Spatial relationship records:

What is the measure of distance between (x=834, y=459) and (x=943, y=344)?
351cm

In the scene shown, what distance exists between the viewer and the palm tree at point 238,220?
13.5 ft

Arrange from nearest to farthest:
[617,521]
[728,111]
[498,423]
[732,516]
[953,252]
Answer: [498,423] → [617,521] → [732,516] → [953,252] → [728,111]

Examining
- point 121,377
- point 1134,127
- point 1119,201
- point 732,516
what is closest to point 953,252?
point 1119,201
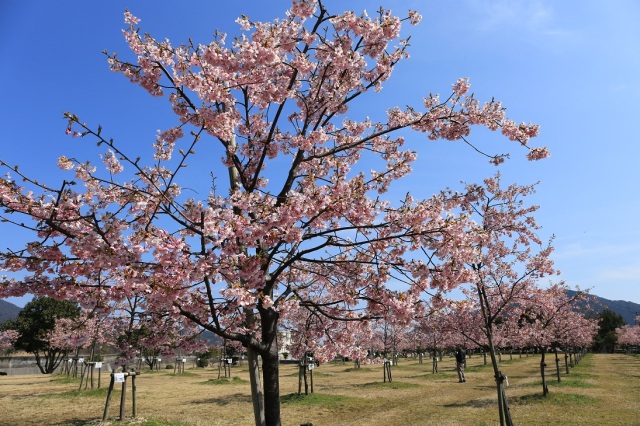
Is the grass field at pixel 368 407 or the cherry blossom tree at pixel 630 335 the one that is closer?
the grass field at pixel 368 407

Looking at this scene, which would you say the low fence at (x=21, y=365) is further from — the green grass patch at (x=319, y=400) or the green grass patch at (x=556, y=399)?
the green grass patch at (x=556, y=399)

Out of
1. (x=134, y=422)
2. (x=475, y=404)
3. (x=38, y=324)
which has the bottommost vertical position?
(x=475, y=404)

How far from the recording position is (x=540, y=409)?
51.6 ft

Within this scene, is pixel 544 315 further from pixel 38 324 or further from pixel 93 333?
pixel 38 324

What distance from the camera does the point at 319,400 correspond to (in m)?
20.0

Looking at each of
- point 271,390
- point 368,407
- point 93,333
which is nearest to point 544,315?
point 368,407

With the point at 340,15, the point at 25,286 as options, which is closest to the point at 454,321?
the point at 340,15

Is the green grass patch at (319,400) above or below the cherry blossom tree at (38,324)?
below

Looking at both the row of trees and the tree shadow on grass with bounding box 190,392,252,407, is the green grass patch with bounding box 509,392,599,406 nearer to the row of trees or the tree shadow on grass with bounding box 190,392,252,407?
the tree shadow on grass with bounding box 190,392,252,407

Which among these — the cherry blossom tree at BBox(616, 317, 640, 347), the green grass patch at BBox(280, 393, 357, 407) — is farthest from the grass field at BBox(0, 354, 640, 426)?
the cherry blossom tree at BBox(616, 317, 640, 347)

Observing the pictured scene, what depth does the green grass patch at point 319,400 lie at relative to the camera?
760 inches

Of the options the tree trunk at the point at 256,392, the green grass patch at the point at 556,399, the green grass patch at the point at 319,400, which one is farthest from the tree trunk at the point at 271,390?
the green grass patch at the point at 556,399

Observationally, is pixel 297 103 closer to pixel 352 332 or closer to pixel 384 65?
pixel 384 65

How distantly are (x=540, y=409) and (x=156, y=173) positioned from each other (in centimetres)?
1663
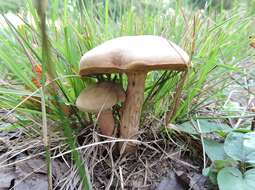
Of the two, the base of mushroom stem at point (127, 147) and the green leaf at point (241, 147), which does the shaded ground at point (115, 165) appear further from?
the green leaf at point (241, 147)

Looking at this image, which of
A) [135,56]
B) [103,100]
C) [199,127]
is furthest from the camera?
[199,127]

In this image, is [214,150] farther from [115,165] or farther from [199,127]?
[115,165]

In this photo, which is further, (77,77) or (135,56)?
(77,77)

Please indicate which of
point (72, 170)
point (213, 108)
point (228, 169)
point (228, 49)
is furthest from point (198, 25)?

==

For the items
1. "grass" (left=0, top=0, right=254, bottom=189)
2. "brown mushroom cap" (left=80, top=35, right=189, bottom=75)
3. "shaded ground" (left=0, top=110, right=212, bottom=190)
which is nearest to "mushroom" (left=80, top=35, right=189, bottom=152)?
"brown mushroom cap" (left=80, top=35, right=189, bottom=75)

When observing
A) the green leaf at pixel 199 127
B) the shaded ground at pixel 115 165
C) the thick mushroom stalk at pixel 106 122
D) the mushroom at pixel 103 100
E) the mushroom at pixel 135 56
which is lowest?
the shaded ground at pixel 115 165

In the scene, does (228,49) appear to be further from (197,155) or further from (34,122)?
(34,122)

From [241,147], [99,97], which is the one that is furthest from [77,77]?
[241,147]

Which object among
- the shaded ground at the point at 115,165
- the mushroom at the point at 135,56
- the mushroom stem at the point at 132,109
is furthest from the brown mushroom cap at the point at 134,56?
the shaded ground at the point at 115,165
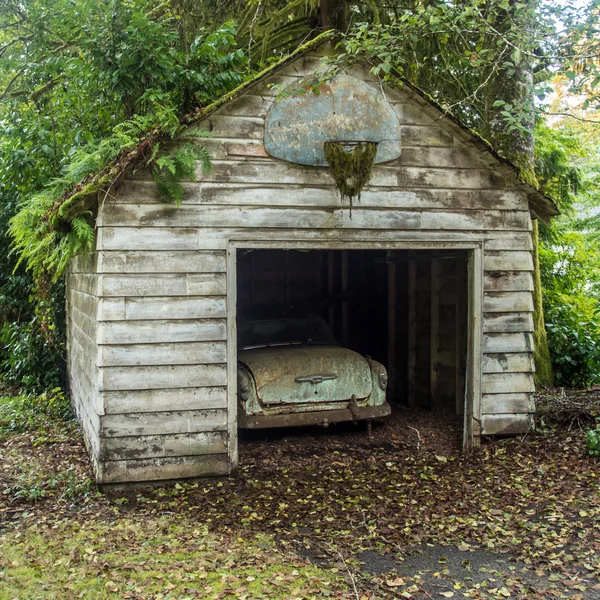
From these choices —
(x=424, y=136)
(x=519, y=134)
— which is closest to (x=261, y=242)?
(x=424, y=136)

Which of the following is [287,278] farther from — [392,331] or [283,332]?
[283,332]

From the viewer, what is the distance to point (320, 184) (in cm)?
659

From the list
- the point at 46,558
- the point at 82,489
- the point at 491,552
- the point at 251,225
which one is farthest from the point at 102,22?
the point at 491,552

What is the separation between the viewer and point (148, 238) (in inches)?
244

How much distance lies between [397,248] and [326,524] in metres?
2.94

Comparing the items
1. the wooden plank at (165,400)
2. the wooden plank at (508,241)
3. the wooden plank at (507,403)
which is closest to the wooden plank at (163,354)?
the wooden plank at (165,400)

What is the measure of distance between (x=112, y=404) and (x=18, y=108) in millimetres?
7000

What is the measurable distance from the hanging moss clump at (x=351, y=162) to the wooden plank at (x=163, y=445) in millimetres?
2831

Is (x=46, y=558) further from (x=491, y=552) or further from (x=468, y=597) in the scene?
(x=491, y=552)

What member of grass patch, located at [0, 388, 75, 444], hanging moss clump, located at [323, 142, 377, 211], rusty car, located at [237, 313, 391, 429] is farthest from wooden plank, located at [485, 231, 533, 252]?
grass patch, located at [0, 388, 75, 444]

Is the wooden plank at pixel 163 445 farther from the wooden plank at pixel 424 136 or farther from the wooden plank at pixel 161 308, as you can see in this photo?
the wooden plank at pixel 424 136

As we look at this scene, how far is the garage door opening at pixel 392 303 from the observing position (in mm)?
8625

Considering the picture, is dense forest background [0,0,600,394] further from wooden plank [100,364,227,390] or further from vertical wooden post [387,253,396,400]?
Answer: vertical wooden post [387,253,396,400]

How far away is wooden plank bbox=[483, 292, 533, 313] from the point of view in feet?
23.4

---

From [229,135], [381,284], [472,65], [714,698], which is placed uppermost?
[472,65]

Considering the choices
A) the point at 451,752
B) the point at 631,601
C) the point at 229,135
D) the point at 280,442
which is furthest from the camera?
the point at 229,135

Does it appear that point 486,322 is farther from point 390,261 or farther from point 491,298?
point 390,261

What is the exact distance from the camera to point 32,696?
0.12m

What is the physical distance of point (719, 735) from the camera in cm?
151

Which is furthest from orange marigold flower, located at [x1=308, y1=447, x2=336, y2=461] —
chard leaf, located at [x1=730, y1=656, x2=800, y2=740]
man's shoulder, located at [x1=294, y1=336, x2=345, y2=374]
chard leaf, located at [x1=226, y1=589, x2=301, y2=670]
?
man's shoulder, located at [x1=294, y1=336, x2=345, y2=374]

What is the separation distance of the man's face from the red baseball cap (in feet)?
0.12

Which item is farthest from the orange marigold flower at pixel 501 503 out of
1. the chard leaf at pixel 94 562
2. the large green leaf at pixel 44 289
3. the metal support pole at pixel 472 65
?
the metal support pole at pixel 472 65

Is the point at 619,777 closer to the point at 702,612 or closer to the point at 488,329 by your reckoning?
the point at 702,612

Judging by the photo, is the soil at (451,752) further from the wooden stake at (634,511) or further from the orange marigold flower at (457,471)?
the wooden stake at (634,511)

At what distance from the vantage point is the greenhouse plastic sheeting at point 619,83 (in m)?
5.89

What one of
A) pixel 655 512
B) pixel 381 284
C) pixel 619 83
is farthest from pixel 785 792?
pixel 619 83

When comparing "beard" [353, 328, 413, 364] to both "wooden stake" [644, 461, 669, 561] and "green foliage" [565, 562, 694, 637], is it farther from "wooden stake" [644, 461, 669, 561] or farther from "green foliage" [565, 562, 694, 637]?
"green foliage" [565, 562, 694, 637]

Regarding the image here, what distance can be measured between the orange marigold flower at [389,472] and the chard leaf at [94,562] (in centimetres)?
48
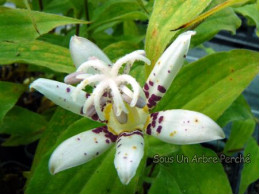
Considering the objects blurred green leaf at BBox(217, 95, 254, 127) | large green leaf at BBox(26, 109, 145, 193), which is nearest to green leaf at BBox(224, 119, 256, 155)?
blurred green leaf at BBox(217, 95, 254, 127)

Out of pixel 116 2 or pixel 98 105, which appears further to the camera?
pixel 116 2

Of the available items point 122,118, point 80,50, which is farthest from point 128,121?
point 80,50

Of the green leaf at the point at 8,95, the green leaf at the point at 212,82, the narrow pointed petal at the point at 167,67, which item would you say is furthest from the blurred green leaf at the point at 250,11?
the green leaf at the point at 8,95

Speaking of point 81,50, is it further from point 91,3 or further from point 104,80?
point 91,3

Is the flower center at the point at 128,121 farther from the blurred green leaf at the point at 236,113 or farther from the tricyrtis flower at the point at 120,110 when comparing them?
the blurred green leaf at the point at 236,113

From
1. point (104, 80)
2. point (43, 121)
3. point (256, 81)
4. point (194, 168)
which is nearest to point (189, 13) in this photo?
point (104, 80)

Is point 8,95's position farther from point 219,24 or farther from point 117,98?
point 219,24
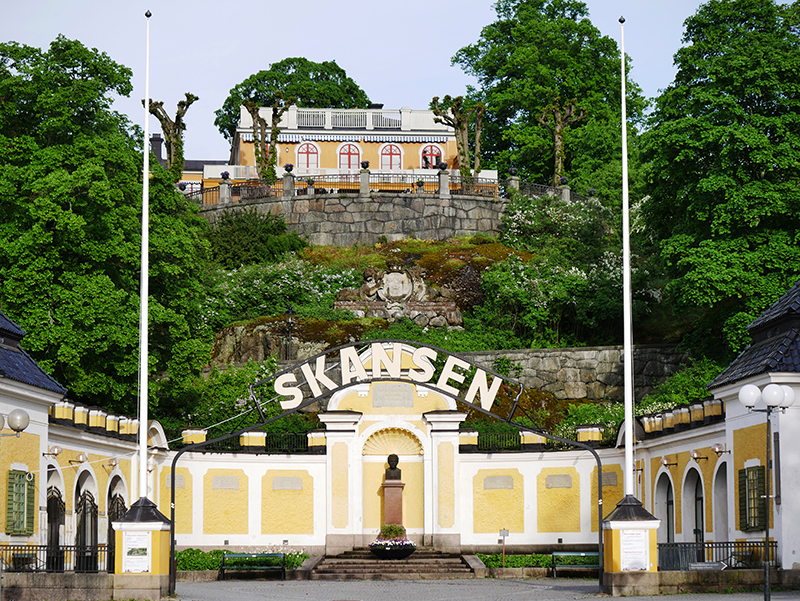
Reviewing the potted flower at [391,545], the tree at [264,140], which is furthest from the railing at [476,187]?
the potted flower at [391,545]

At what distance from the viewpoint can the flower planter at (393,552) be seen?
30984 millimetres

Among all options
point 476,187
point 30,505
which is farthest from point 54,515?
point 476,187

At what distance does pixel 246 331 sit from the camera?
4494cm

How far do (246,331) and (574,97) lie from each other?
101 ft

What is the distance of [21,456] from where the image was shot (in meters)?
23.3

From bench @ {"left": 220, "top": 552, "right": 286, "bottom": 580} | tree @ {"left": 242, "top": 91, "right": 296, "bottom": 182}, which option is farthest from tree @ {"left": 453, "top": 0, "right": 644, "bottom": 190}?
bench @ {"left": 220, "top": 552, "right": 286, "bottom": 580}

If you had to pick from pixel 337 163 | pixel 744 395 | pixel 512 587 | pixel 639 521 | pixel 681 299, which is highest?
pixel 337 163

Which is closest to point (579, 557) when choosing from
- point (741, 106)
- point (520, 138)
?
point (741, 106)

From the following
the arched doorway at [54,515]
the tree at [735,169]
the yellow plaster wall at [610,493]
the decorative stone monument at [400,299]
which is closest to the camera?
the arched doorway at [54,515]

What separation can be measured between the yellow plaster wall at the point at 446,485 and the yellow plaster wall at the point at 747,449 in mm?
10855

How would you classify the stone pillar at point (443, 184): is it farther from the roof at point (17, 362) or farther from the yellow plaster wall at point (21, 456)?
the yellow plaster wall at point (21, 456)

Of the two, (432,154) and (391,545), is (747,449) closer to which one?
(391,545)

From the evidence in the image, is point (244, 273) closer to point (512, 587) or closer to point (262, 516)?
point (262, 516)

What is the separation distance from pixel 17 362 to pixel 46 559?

# WHAT TO DO
Please repeat the records from the line containing "From the following" through the line containing "What is the separation distance from", reproducing them line for line.

# TASK ANSWER
From the following
the arched doorway at [54,515]
the tree at [735,169]
the yellow plaster wall at [610,493]
the decorative stone monument at [400,299]
which is closest to the camera?
the arched doorway at [54,515]

What separation can be measured between the yellow plaster wall at the point at 446,485 and the yellow plaster wall at the point at 747,449 in mm?
10855

How would you classify the stone pillar at point (443, 184): is it farther from the roof at point (17, 362) or farther from the yellow plaster wall at point (21, 456)?
the yellow plaster wall at point (21, 456)

Of the two, (432,154) and (391,545), is (747,449) closer to which one?
(391,545)

From the evidence in the image, is point (244, 273) closer to point (512, 587) or closer to point (262, 516)?
point (262, 516)

What is the separation distance from pixel 17 362 to pixel 46 559?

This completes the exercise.